_Instruction_. Rewrite all of the material below, swapping every "furthest" for "farthest" and leaving everything else unchanged. Omit the pictures from your answer.

_Material_.

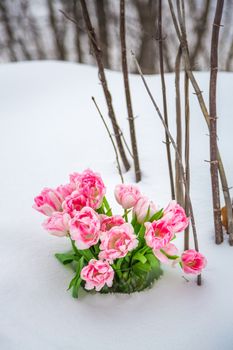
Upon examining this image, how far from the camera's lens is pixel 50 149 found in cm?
160

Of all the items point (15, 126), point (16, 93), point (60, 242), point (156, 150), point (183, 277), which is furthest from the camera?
point (16, 93)

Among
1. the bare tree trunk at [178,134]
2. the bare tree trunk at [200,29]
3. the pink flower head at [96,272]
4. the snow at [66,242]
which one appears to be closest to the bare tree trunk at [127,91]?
the snow at [66,242]

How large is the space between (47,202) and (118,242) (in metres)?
0.21

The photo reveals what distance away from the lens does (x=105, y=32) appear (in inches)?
189

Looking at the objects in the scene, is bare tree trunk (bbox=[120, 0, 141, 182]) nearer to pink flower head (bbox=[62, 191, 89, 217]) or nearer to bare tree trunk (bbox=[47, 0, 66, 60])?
pink flower head (bbox=[62, 191, 89, 217])

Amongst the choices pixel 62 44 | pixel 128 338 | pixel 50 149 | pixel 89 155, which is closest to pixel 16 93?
pixel 50 149

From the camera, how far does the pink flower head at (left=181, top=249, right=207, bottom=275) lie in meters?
0.90

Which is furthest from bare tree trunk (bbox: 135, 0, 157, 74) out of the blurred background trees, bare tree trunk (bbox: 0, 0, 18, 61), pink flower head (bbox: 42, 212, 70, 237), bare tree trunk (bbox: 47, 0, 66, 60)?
pink flower head (bbox: 42, 212, 70, 237)

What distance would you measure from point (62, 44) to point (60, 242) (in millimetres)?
4467

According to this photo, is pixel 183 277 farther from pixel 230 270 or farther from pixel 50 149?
pixel 50 149

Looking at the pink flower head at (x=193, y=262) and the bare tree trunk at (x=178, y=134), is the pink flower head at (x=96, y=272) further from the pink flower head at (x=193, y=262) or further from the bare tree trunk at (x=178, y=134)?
the bare tree trunk at (x=178, y=134)

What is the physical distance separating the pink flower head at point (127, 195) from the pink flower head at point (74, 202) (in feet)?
0.30

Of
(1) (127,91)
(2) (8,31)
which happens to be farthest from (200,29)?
(1) (127,91)

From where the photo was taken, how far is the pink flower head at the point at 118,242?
0.83m
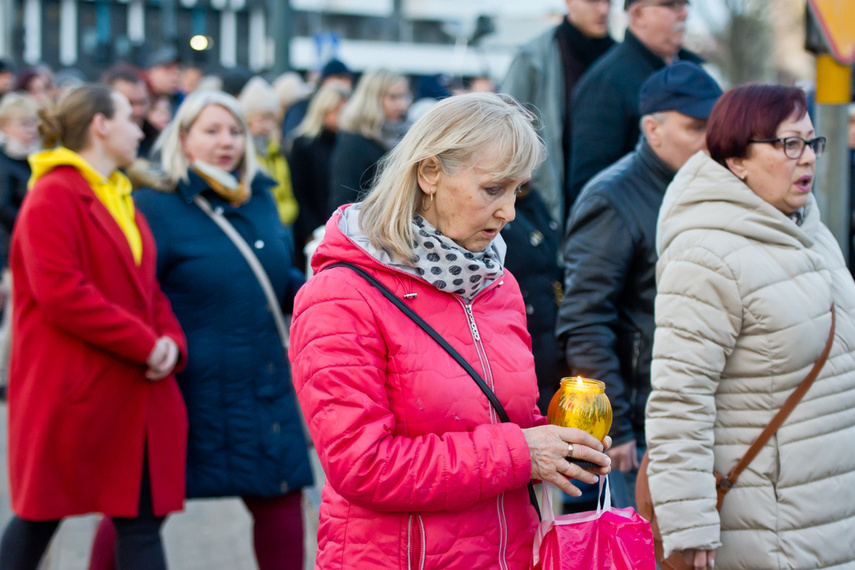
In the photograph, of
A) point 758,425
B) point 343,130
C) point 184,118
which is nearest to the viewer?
point 758,425

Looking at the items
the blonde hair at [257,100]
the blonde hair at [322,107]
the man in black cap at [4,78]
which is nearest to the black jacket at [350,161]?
the blonde hair at [257,100]

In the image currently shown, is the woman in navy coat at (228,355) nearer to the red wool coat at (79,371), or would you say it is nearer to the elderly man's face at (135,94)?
the red wool coat at (79,371)

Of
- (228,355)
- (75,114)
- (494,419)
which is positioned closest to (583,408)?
(494,419)

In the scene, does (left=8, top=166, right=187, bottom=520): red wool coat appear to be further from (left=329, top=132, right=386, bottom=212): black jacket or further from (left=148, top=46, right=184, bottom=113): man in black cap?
(left=148, top=46, right=184, bottom=113): man in black cap

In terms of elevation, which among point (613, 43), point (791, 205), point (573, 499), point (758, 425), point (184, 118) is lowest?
point (573, 499)

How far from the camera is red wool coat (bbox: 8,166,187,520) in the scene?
137 inches

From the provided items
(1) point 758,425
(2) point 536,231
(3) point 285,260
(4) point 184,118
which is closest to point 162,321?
(3) point 285,260

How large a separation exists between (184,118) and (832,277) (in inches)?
101

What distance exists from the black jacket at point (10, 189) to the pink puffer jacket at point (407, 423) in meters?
5.32

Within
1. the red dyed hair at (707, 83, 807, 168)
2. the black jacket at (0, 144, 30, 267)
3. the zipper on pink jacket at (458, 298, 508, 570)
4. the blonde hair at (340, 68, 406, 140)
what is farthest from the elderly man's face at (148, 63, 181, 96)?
the zipper on pink jacket at (458, 298, 508, 570)

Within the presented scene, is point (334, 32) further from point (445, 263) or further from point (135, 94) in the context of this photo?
point (445, 263)

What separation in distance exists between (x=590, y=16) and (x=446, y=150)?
3436mm

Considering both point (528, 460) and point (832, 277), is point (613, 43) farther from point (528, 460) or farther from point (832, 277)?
A: point (528, 460)

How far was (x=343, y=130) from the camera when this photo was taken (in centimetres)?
627
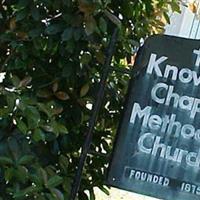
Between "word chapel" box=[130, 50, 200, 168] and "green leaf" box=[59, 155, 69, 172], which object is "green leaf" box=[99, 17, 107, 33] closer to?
"word chapel" box=[130, 50, 200, 168]

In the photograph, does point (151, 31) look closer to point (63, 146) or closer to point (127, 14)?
point (127, 14)

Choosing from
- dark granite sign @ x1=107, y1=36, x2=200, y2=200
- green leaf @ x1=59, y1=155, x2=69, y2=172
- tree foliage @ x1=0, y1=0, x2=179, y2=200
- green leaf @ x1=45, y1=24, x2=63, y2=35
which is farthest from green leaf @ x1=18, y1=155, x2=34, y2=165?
green leaf @ x1=45, y1=24, x2=63, y2=35

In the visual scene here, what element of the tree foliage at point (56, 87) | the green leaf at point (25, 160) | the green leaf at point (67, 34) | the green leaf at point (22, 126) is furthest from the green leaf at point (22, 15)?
the green leaf at point (25, 160)

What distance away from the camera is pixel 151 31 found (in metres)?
2.93

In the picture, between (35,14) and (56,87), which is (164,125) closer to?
(56,87)

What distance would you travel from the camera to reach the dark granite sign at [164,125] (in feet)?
7.76

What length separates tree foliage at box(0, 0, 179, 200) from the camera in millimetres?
2217

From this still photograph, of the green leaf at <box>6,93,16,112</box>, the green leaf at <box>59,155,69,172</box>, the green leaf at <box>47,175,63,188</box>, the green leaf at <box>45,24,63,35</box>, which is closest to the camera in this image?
the green leaf at <box>6,93,16,112</box>

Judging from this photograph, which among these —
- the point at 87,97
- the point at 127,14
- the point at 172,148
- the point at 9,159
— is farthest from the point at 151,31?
the point at 9,159

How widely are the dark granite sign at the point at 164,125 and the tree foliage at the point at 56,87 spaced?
0.68 feet

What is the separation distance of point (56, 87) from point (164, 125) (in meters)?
0.44

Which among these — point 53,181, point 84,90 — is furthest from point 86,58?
point 53,181

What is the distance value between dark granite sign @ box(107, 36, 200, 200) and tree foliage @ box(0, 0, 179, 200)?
206 millimetres

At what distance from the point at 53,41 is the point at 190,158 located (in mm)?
670
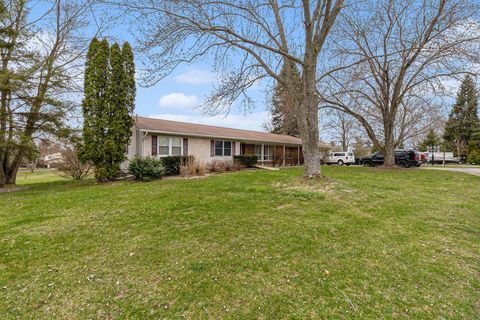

_Exercise output_.
Upon examining this image, how far from the camera's lens is pixel 50 149 found in cm?
160

Of all the items point (15, 126), point (16, 93), point (60, 242), point (156, 150), point (183, 277), which is farthest from the camera?
point (16, 93)

Among
1. the bare tree trunk at [178,134]
2. the bare tree trunk at [200,29]
3. the pink flower head at [96,272]
4. the snow at [66,242]
which one appears to be closest to the bare tree trunk at [127,91]?
the snow at [66,242]

How large is the space between (47,202) and (118,242) (in metres)?
0.21

The photo reveals what distance away from the lens does (x=105, y=32) appear (in inches)?
189

Looking at the objects in the scene, is bare tree trunk (bbox=[120, 0, 141, 182]) nearer to pink flower head (bbox=[62, 191, 89, 217]) or nearer to bare tree trunk (bbox=[47, 0, 66, 60])?
pink flower head (bbox=[62, 191, 89, 217])

Amongst the choices pixel 62 44 | pixel 128 338 | pixel 50 149 | pixel 89 155, which is closest to pixel 16 93?
pixel 50 149

From the camera, how far does the pink flower head at (left=181, top=249, right=207, bottom=275) lie in meters?
0.90

Which is farthest from bare tree trunk (bbox: 135, 0, 157, 74) out of the blurred background trees, bare tree trunk (bbox: 0, 0, 18, 61), pink flower head (bbox: 42, 212, 70, 237), bare tree trunk (bbox: 47, 0, 66, 60)?
pink flower head (bbox: 42, 212, 70, 237)

What distance would you measure from point (62, 44) to point (60, 242) (in millimetres)?
4467

According to this photo, is pixel 183 277 farther from pixel 230 270 or farther from pixel 50 149?
pixel 50 149

Looking at the pink flower head at (x=193, y=262) and the bare tree trunk at (x=178, y=134), is the pink flower head at (x=96, y=272) further from the pink flower head at (x=193, y=262) or further from the bare tree trunk at (x=178, y=134)?
the bare tree trunk at (x=178, y=134)

What is the physical distance separating the pink flower head at point (127, 195) from the pink flower head at point (74, 202) (in feet)?
0.30

Of
(1) (127,91)
(2) (8,31)
which happens to be farthest from (200,29)?
(1) (127,91)

From where the photo was taken, how far is the pink flower head at the point at 118,242?
0.83m
In the photograph, of
A) point 758,425
B) point 343,130
C) point 184,118
which is nearest to the viewer?
point 758,425

Looking at the items
the blonde hair at [257,100]
the blonde hair at [322,107]
the man in black cap at [4,78]
which is nearest to the black jacket at [350,161]?
the blonde hair at [257,100]

In the image currently shown, is the woman in navy coat at (228,355) nearer to the red wool coat at (79,371), or would you say it is nearer to the elderly man's face at (135,94)?
the red wool coat at (79,371)

Of
- (228,355)
- (75,114)
- (494,419)
which is positioned closest to (583,408)?
(494,419)

In the scene, does (left=8, top=166, right=187, bottom=520): red wool coat appear to be further from (left=329, top=132, right=386, bottom=212): black jacket or further from (left=148, top=46, right=184, bottom=113): man in black cap?
(left=148, top=46, right=184, bottom=113): man in black cap

In terms of elevation, which among point (613, 43), point (791, 205), point (573, 499), point (758, 425), point (184, 118) is lowest?
point (573, 499)

How far from the camera is red wool coat (bbox: 8,166,187,520) in the scene?
137 inches

From the provided items
(1) point 758,425
(2) point 536,231
(3) point 285,260
(4) point 184,118
which is closest to point 162,321?
(3) point 285,260

How large a separation exists between (184,118) and (832,277) (in inches)?
101

What distance exists from the black jacket at point (10, 189) to the pink puffer jacket at point (407, 423) in meters?
5.32

Within
1. the red dyed hair at (707, 83, 807, 168)
2. the black jacket at (0, 144, 30, 267)
3. the zipper on pink jacket at (458, 298, 508, 570)
4. the blonde hair at (340, 68, 406, 140)
what is farthest from the elderly man's face at (148, 63, 181, 96)?
the zipper on pink jacket at (458, 298, 508, 570)

Within the presented scene, is point (334, 32) further from point (445, 263) or further from point (135, 94) in the context of this photo?
point (445, 263)

What separation in distance exists between (x=590, y=16) and (x=446, y=150)?
3436mm

Considering both point (528, 460) and point (832, 277), is point (613, 43) farther from point (528, 460) or farther from point (832, 277)?
A: point (528, 460)

How far was (x=343, y=130) from the camera when this photo was taken (in centimetres)?
627
Between "word chapel" box=[130, 50, 200, 168] and "green leaf" box=[59, 155, 69, 172], which object is "green leaf" box=[99, 17, 107, 33] closer to?
"word chapel" box=[130, 50, 200, 168]

In the photograph, does point (151, 31) look closer to point (63, 146) or closer to point (127, 14)?
point (127, 14)

Choosing from
- dark granite sign @ x1=107, y1=36, x2=200, y2=200
- green leaf @ x1=59, y1=155, x2=69, y2=172
- tree foliage @ x1=0, y1=0, x2=179, y2=200
- green leaf @ x1=45, y1=24, x2=63, y2=35
which is farthest from green leaf @ x1=18, y1=155, x2=34, y2=165?
green leaf @ x1=45, y1=24, x2=63, y2=35

In the visual scene here, what element of the tree foliage at point (56, 87) | the green leaf at point (25, 160) | the green leaf at point (67, 34) | the green leaf at point (22, 126) is farthest from the green leaf at point (22, 15)?
the green leaf at point (25, 160)

What distance away from the camera is pixel 151 31 found (in metres)?
2.93

In the picture, between (35,14) and (56,87), which is (164,125) closer to?
(56,87)

What distance would you travel from the camera to reach the dark granite sign at [164,125] (in feet)?
7.76

What length separates tree foliage at box(0, 0, 179, 200) from the camera in millimetres?
2217

From this still photograph, of the green leaf at <box>6,93,16,112</box>, the green leaf at <box>59,155,69,172</box>, the green leaf at <box>47,175,63,188</box>, the green leaf at <box>45,24,63,35</box>, which is closest to the camera in this image?
the green leaf at <box>6,93,16,112</box>

Judging from this photograph, which among these —
- the point at 87,97
- the point at 127,14
- the point at 172,148
- the point at 9,159
— is farthest from the point at 151,31?
the point at 9,159

How widely are the dark granite sign at the point at 164,125 and the tree foliage at the point at 56,87 spaced?
0.68 feet

What is the separation distance of point (56, 87) from point (164, 125) (in meters)?
0.44

Which among these — point 53,181, point 84,90 — is farthest from point 86,58?
point 53,181

What is the distance value between dark granite sign @ box(107, 36, 200, 200) and tree foliage @ box(0, 0, 179, 200)?
206 millimetres

At what distance from the point at 53,41 is the point at 190,158 located (in mm)?
670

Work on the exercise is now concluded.